Taking a Moment to Breathe . . .

Trying to have a baby is stressing me out, and it's wearing on me. In turn, Brent is getting the brunt end of it - and while I'm sorry about that, I also sometimes feel like it is necessary. I'm not going to go into specifics, but sometimes you have to say what needs to be said, whether it hurts your feelings or not. Because believe me, as bad as you feel about it, I feel ten times worse.

So I slammed a door as hard as I possibly could, which only seemed to make my anger boil, and then sat in my dark closet and just . . . breathed . . .

It hasn't helped much yet, but I'm trying.

KC

Nov 4, 2009

The Accident

I've been driving for the last ten years and have never been involved in an accident - at least one where damage was done to my vehicle. Once, not too long after I started working in Dallas, someone in a Toyota Tercel rearended my Ford Pickup on the highway. While no damage was done to my truck, his car was totaled - my dual exhaust pipes shredded his hood, the back end of my truck was sitting on his car, and he had no insurance. All I had to do was have my pipes re-welded.

So I guess it was bound to happen. Yesterday morning I woke up feeling great. There was now a slight probability we could be pregnant and I was just in a fantastic mood. It was 7:15am and I was less than 10 minutes from the office, just having crossed I-35 traveling eastbound on I-635. As customary for this time of morning, the far left lane I happened to be traveling in was at a complete stop, letting the traffic coming from 35S get on before the lane became the HOV.
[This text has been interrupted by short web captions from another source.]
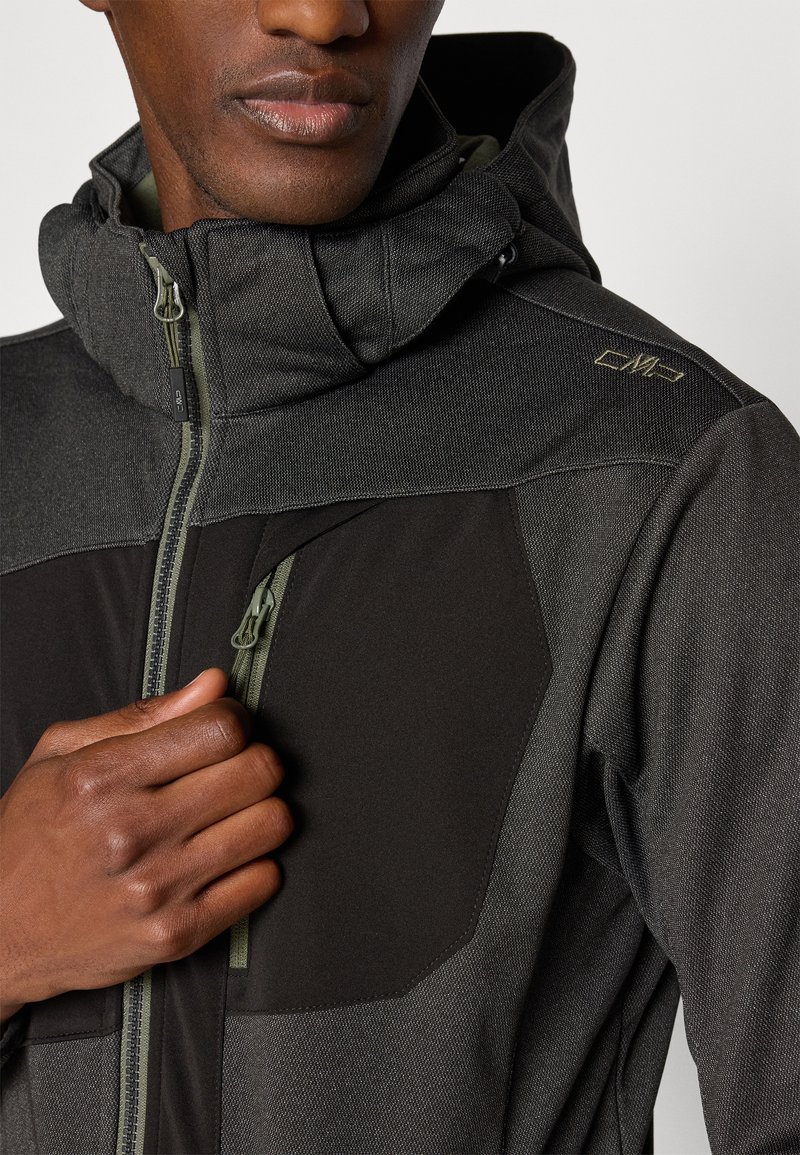 Giacca a zip grigia e nera con tessuto texture, colletto alto e tasca laterale, caratterizzata da dettagli in verde sulle cerniere e branding.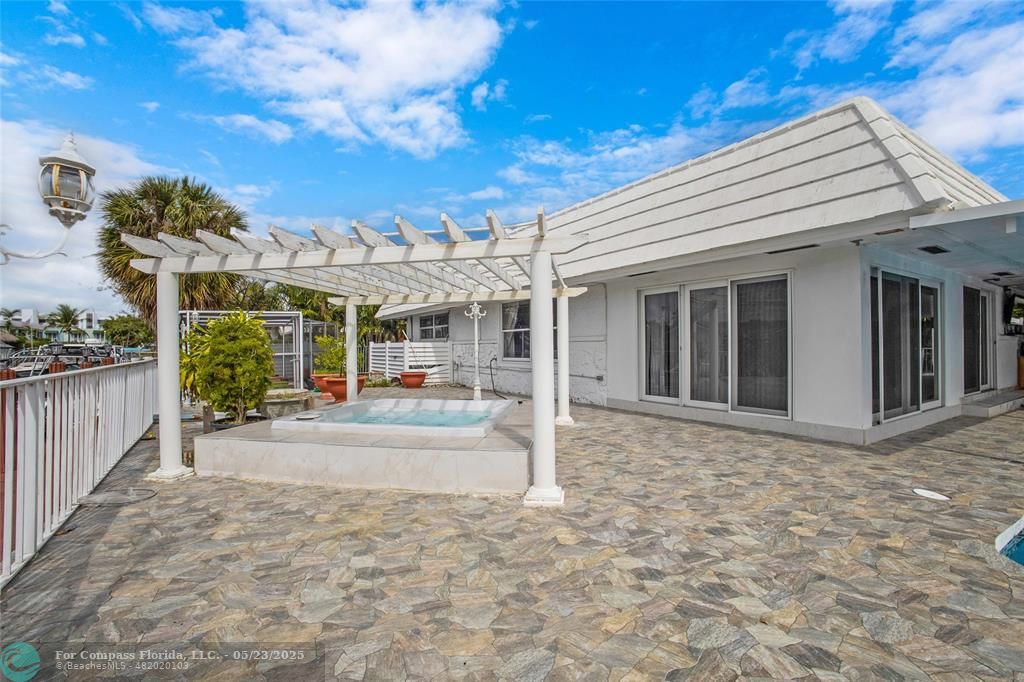 1311 Northeast 27th Way Pompano Beach, FL 33062 - Photo 5 of 58 a view of a house with backyard and porch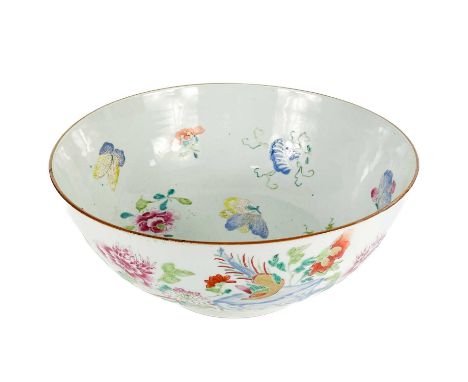 A Chinese famille rose porcelain punch bowl, 18th century. The interior decorated with polychrome painted enamel floral spray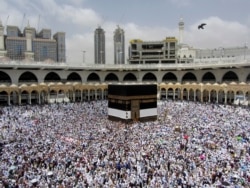Muslim pilgrims circumambulate around the Kaaba in the Muslim holy city of Mecca, Saudi Arabia, Aug. 9, 2019.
I saw her coming. I was talking to Brent on the phone and I said, "This truck is fixing to hit me!" Sure enough, she slammed on her brakes and cut the wheel, but still hit me at a pretty good rate of speed. My head slammed against the headrest, and I said a few expletives. Once I regained my composure we made our way across five lanes of rush-hour traffic to the shoulder.

This poor girl in her Expedition was a mess. She was young, maybe 20, and thoroughly upset. Thankfully, there was no damage to her vehicle, she wasn't hurt, and by all comparison the damage to my car was minimal. I'll need a new bumper, rear quarter panel and trunk, but it could've been a lot worse. We exchanged insurance information and I headed on to work. My day was still good, despite it all.

About two hours later I realized I was experiencing some stiffness in my neck and back. Under the advice of her insurance company I went to the ER over at Medical City Dallas to be checked out. They were wonderful, and I was diagnosed with a cervical sprain and given some antinflammatory and muscle relaxers, and sent home. Boy, did I NOT know what was coming.

When I got home I took the meds and went to sleep. That's when I became the angriest person I've ever known. Brent kept calling because he had to go down to Hillsboro and he wanted to check on me but I was having none of it. When he finally got home around 8pm I could not wake up for anything, but somehow managed to ask for chicken fried rice from my favorite Chinese restaurant. And was very mean, so I'm told. This morning he told me he thought I had a concussion but I doubt it. Needless to say, I won't be taking any more of those meds!!

So aside from a little stiffness this morning, I'm not half bad. My car should be in the shop today or tomorrow to be fixed and life will resume as normal. The girl that hit me called to check on me, which I thought was really sweet. I felt really bad for her, I know it probably had something to do with the sun being right in her eyes.